[Start]
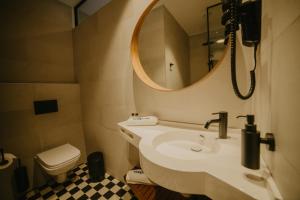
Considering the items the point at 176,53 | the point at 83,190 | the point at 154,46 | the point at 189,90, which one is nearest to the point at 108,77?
[End]
[Start]
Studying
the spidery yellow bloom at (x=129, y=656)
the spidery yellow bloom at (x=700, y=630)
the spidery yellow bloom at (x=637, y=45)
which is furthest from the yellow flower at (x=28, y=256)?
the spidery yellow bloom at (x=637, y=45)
[End]
Count the lines of the records above that contain the string "yellow", treating case as significant, and give only the number.

5